An agent's authority is normally bounded only by its own reasoning. If that reasoning is manipulated, or the agent's identity is compromised, it will attempt actions the operator never intended to permit. Policy-bound autonomy addresses this by placing a declarative enforcement point between the agent and every consequential action: a policy engine evaluates the agent identity, the target tool, and the parameter envelope before execution, and the agent cannot reason or argue past the result.
An LLM produces tool-call arguments through generation, not through a type system, and generation is not reliable. The arguments may be wrong in type, out of range, or assembled in a combination that violates business rules. A pre-execution validation gate intercepts the call before it reaches the tool: a schema pass confirms each argument conforms to the declared JSON Schema, and a policy pass confirms the argument combination is permitted for this agent and this action. The tool executes only when both passes clear.
Role-Based Access Control (RBAC) assigns every agent identity a named role that sets the outer limit on what it can reach. Attribute-Based Access Control (ABAC) narrows individual decisions inside that role by evaluating contextual attributes at request time. Used together, they enforce least privilege for non-human identities: the agent can only do what its role permits, and only when the request attributes satisfy the policy.
An agent produces code, configuration files, tool-call payloads, and log records continuously and at a rate no human reviewer can match. Any of those artefacts may contain a live API key, service token, or private certificate, placed there accidentally through model context, or deliberately through prompt injection or context poisoning. Secret scanning places an inspection gate at every agent output seam: regex patterns match known token formats, entropy analysis detects arbitrary high-entropy strings, and validator calls confirm which candidates are live credentials. The CI-secret-scanning pattern is mature; the agentic specialisation is seam placement, moving the scanner from the repository gate to the agent egress point, where artefacts can be intercepted before they reach any downstream system.

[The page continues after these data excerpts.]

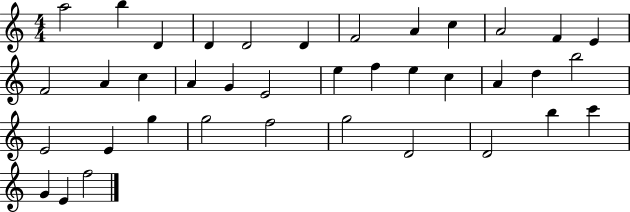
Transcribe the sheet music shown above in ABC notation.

X:1
T:Untitled
M:4/4
L:1/4
K:C
a2 b D D D2 D F2 A c A2 F E F2 A c A G E2 e f e c A d b2 E2 E g g2 f2 g2 D2 D2 b c' G E f2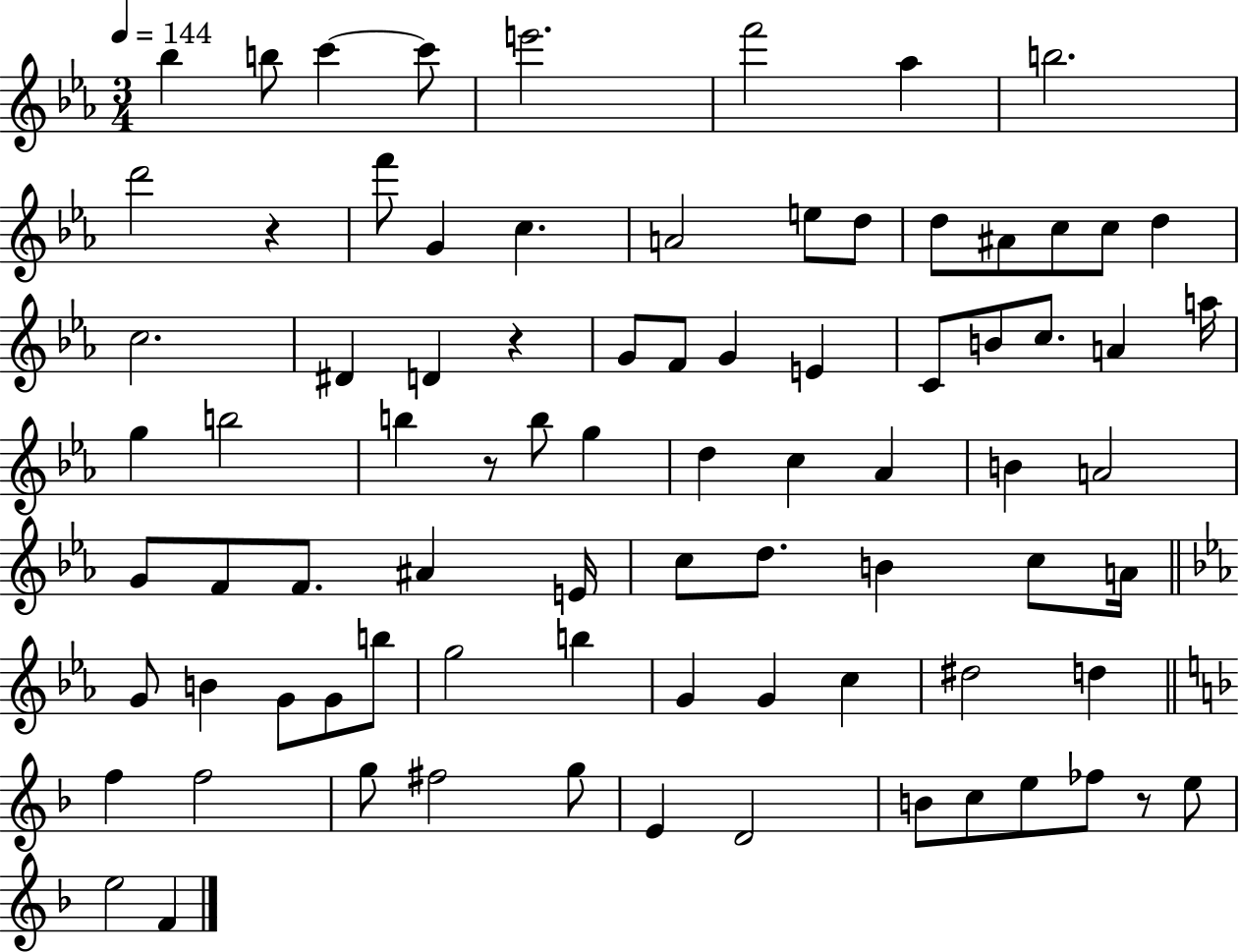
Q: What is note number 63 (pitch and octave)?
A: D#5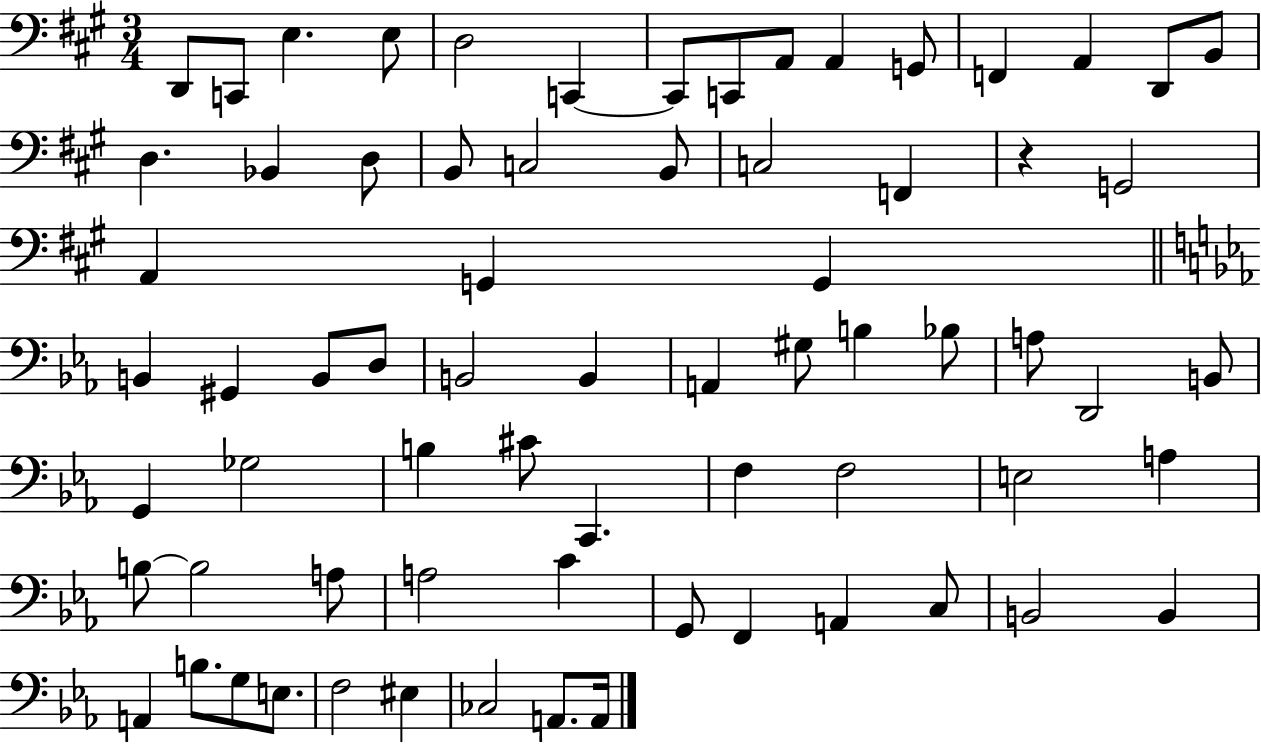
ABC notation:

X:1
T:Untitled
M:3/4
L:1/4
K:A
D,,/2 C,,/2 E, E,/2 D,2 C,, C,,/2 C,,/2 A,,/2 A,, G,,/2 F,, A,, D,,/2 B,,/2 D, _B,, D,/2 B,,/2 C,2 B,,/2 C,2 F,, z G,,2 A,, G,, G,, B,, ^G,, B,,/2 D,/2 B,,2 B,, A,, ^G,/2 B, _B,/2 A,/2 D,,2 B,,/2 G,, _G,2 B, ^C/2 C,, F, F,2 E,2 A, B,/2 B,2 A,/2 A,2 C G,,/2 F,, A,, C,/2 B,,2 B,, A,, B,/2 G,/2 E,/2 F,2 ^E, _C,2 A,,/2 A,,/4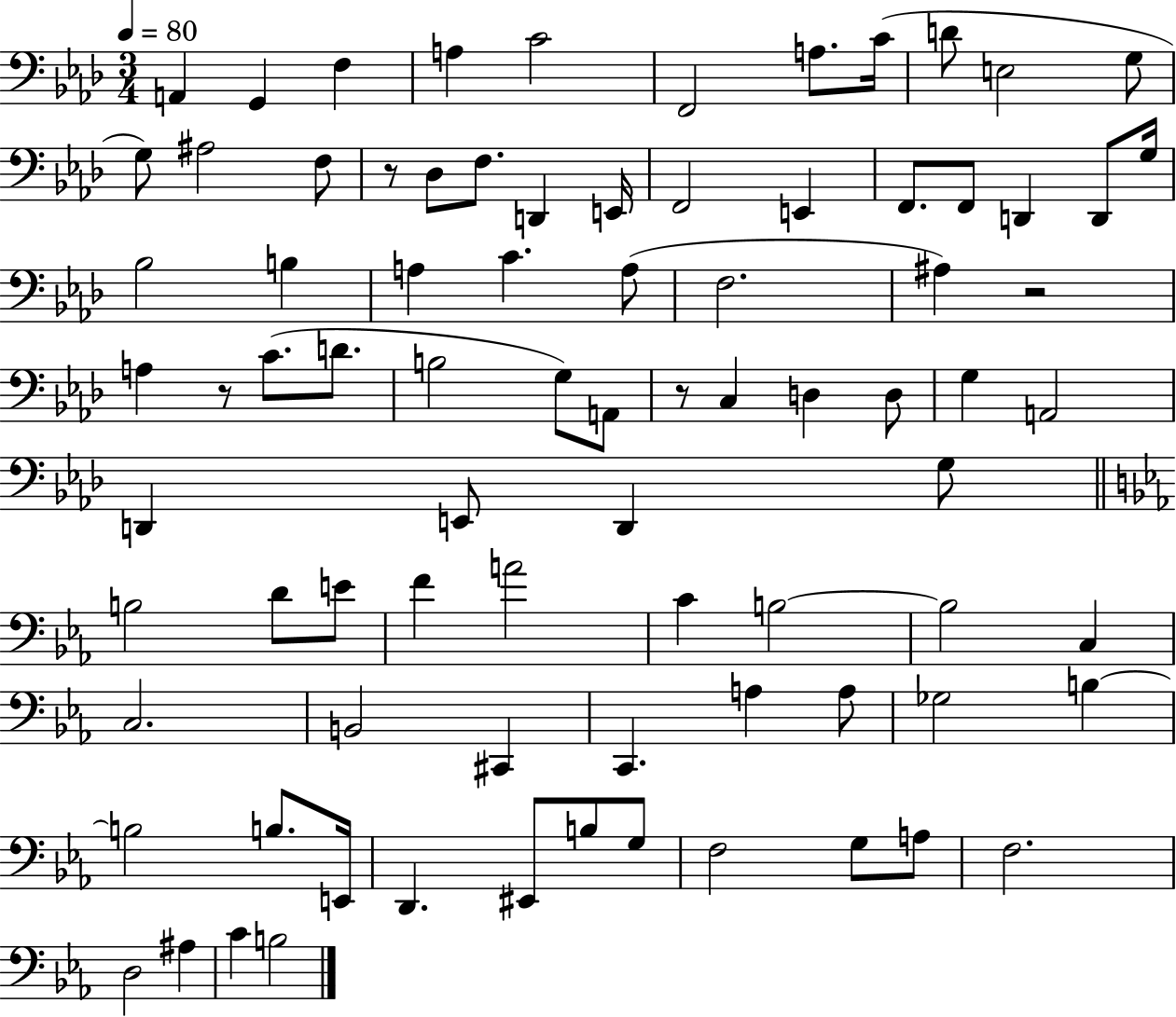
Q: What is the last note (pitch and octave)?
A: B3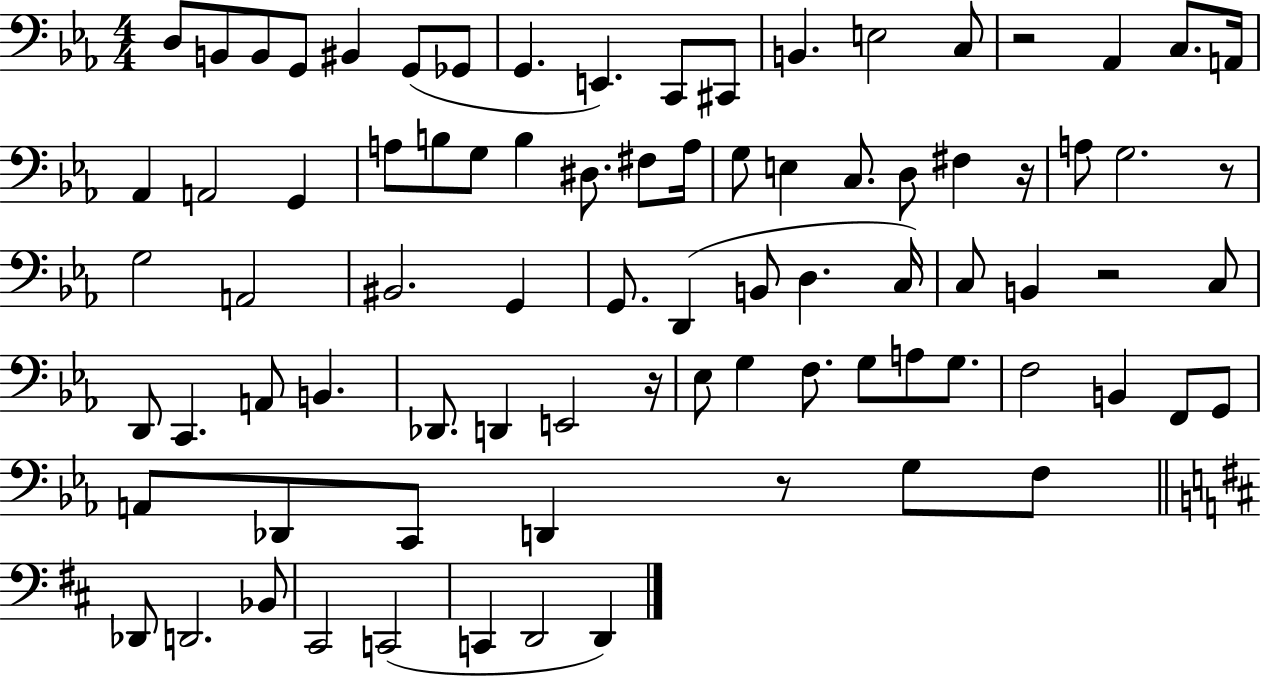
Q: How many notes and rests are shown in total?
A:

An agent identity backed by a long-lived bearer token grants access for as long as that token remains valid. If the token is stolen, logged, or extracted from a running process, the attacker holds working credentials for weeks or months without any further action. Short-lived tokens address this by issuing credentials with a time-to-live measured in minutes or hours, automated and renewed by the platform rather than a human. When a token expires, access ends: the attacker must win the renewal process as well, which requires compromising a harder target than the token itself.
Each tool in an agent's catalog should expose only the methods, resources, and parameter ranges its designated role requires. Over-broad tool surfaces let individually authorised primitives compose into actions no human intended to grant; narrowing the scope at design time reduces both the attack surface and the blast radius of any compromise.
An agent acts on behalf of the user, but nothing in a standard OAuth bearer token records what the user actually approved. If the agent's planning is manipulated, it can invoke tools with parameters the user never sanctioned, while presenting credentials that look valid. Intent attestation fixes this by issuing a short-lived signed token that encodes the exact action and parameter envelope the user authorised, and requiring the resource server to verify that envelope before executing the call.